As it is well known that in supervised classification reference data is required. This reference data can be generated from this system in two modes i.e. pure reference data as well as mixed reference data. Reference data in pure or in mixed form can be used to all the classification algorithms incorporated in this system for generating fraction images. There is also provision in this system for saving the membership values generated using different classifiers for sup-pixel classification.
Accuracy assessment is very critical component in classification for assessing the accuracy of fraction images generated using sub-pixel classifier. As this system is capable for generating hard as well as sub-pixel level outputs, so for both types of outputs, different accuracy assessment methods have been incorporated. For hard classification output error matrix as well as Khat coefficient have been used for assessing the accuracy of classified output. For sup-pixel classification, when reference as well as output is soft, Fuzzy Error Matrix (FERM) has been incorporated in this system for assessing the accuracy of soft classified output.
Generation of output:
The outputs from this system can be generated in hard as well as in soft classification (fraction images). For an example fraction images generated using possibilistic Fuzzy c-means algorithm had been shown in figure 2. In this total six land cover classes were taken and signature data for each land cover class were generated. Using these signature data fraction images for each land cover class were generated and output pixel value were represented between o to 1 membership value.

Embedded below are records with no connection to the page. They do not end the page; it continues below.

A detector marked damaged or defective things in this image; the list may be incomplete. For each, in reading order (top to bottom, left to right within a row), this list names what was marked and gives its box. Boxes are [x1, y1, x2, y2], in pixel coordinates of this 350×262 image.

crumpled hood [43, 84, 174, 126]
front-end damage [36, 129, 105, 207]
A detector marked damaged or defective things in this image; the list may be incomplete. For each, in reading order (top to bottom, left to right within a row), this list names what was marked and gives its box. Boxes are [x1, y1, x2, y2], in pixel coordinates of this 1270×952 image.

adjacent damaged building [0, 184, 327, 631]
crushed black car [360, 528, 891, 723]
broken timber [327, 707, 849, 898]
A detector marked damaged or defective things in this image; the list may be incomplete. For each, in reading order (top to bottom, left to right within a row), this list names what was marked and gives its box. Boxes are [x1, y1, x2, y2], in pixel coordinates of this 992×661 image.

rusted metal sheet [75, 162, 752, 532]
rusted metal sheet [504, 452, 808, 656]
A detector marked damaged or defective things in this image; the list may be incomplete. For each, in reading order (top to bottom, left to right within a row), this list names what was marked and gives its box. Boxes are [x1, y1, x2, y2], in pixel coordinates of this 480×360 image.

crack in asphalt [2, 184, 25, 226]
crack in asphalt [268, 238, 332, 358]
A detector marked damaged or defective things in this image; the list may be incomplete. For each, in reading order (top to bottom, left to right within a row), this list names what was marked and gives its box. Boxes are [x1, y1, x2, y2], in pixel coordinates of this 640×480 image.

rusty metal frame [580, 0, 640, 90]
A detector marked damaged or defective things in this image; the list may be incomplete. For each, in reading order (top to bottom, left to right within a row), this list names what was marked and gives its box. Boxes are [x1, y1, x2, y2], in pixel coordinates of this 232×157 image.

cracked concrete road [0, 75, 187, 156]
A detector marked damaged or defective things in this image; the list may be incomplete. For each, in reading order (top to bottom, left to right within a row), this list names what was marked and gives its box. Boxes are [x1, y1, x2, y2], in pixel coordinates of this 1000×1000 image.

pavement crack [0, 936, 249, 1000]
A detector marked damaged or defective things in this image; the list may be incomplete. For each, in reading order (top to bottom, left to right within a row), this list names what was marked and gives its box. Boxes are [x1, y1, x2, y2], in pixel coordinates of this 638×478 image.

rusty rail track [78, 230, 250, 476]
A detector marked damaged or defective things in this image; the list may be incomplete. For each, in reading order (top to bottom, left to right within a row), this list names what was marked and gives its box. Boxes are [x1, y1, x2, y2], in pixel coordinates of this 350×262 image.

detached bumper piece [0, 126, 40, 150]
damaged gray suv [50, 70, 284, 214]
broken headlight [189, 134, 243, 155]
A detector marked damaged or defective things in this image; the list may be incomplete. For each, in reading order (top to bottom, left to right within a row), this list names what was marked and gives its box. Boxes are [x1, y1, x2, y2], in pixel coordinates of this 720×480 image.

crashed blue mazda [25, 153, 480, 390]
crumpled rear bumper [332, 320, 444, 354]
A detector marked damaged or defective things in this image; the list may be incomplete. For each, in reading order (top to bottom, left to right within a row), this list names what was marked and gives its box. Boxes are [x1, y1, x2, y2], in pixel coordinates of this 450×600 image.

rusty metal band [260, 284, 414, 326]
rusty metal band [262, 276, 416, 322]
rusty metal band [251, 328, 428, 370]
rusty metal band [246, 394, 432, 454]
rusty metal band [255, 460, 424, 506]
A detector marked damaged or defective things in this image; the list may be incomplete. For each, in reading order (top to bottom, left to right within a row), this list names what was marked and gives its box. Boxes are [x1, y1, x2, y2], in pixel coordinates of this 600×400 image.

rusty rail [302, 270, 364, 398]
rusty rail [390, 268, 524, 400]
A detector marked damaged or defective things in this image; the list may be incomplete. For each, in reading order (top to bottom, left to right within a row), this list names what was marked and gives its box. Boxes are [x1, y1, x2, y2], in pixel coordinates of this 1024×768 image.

Conclusions and Future Scope:
The main objective of developing SMIC (Sub-Pixel Multi-Spectral Image Classifier) in JAVA programming language is to provide resources management professionals the confidence to learn and use the sub-pixel classification approach. At present, there is hardly any commercial digital image processing systems dedicated to advanced sub-pixel classifier are available and if available, they are than it is very costly. This system has been developed in a very graphical user-friendly environment, so that any resources management professionals can easily use this system and learn the supervised fuzzy sub-pixel classifier approach. As this system is developed in JAVA environment, so this system is platform independent. This software is a basic version presently and is being updated and refined to incorporate many other aspects of image processing.



Figure No. 2: Fraction of Images generated from SMIC System
Reference:
- Atkinson, P. M., and Tatnall, A. R. L., 1997, Neural networks in remote sensing. International Journal of Remote Sensing, 18, 699-709.
- Brodley, C. E., and Utgoff, P. E., 1995, Multivariate decision trees. Machine L earning, 19, 45-77.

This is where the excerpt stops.